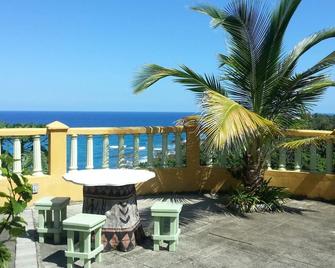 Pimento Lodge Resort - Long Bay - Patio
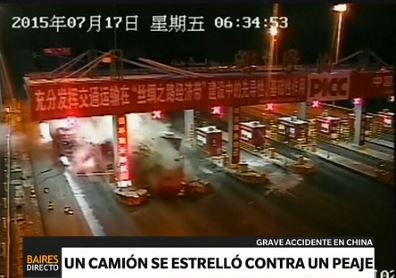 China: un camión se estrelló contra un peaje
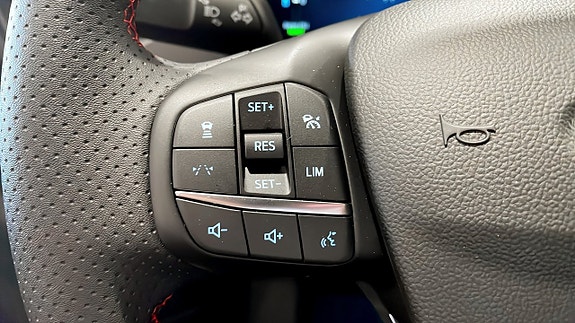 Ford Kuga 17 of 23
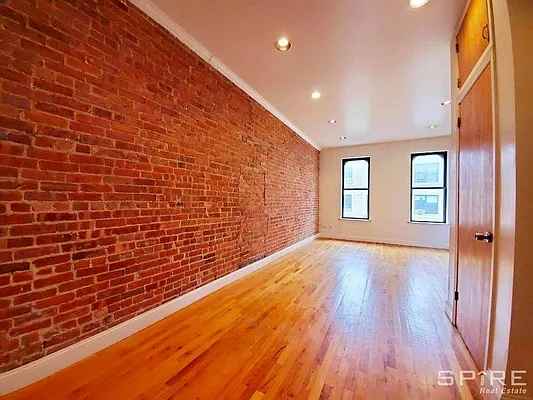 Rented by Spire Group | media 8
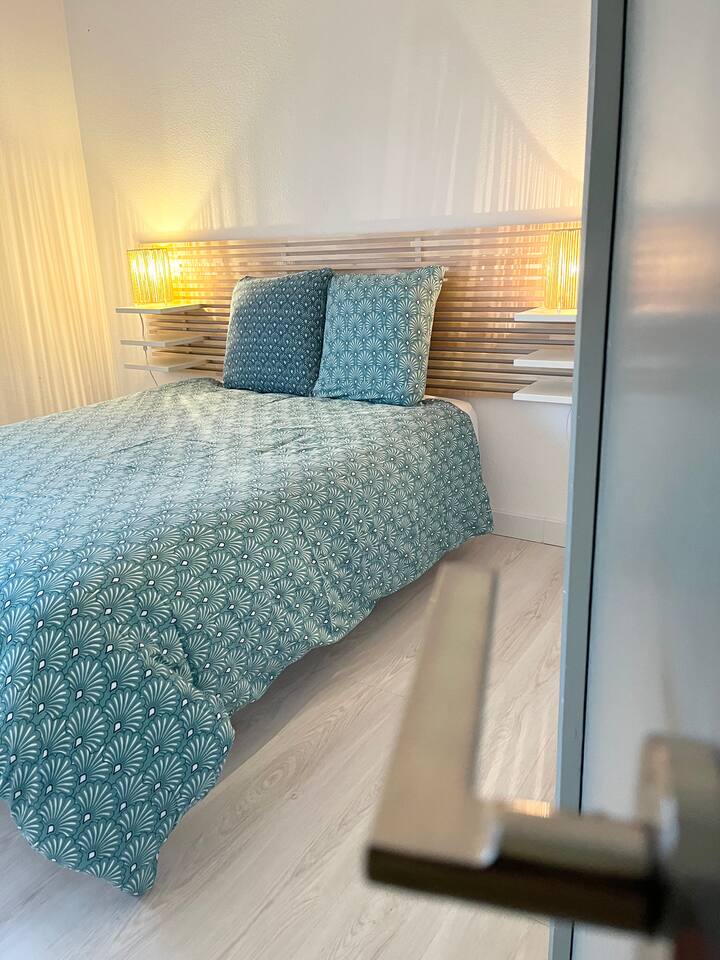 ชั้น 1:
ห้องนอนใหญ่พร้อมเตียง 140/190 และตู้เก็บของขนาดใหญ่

══════════════════════════════

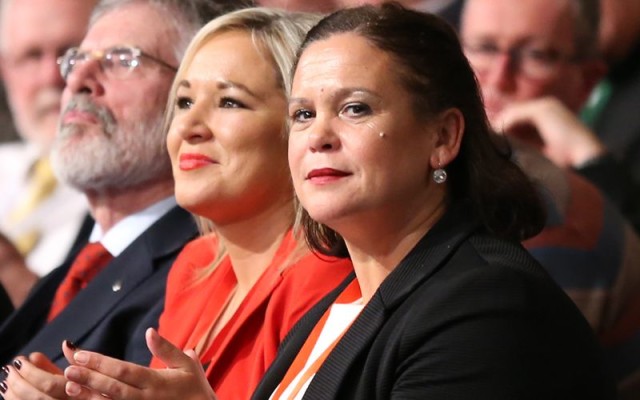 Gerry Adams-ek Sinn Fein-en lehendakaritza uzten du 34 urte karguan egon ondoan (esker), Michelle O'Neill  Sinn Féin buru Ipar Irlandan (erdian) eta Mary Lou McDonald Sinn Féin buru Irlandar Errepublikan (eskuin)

══════════════════════════════

(YOUR GOAL): Copy the data from the line that has "Pimento Lodge Resort - Long Bay - Patio" through the line that has "ห้องนอนใหญ่พร้อมเตียง 140/190 และตู้เก็บของขนาดใหญ่", including both, and write nothing else. Leave the pictures out.

(OUTPUT FOR THIS TASK):
 Pimento Lodge Resort - Long Bay - Patio
 China: un camión se estrelló contra un peaje
 Ford Kuga 17 of 23
 Rented by Spire Group | media 8
 ชั้น 1:
ห้องนอนใหญ่พร้อมเตียง 140/190 และตู้เก็บของขนาดใหญ่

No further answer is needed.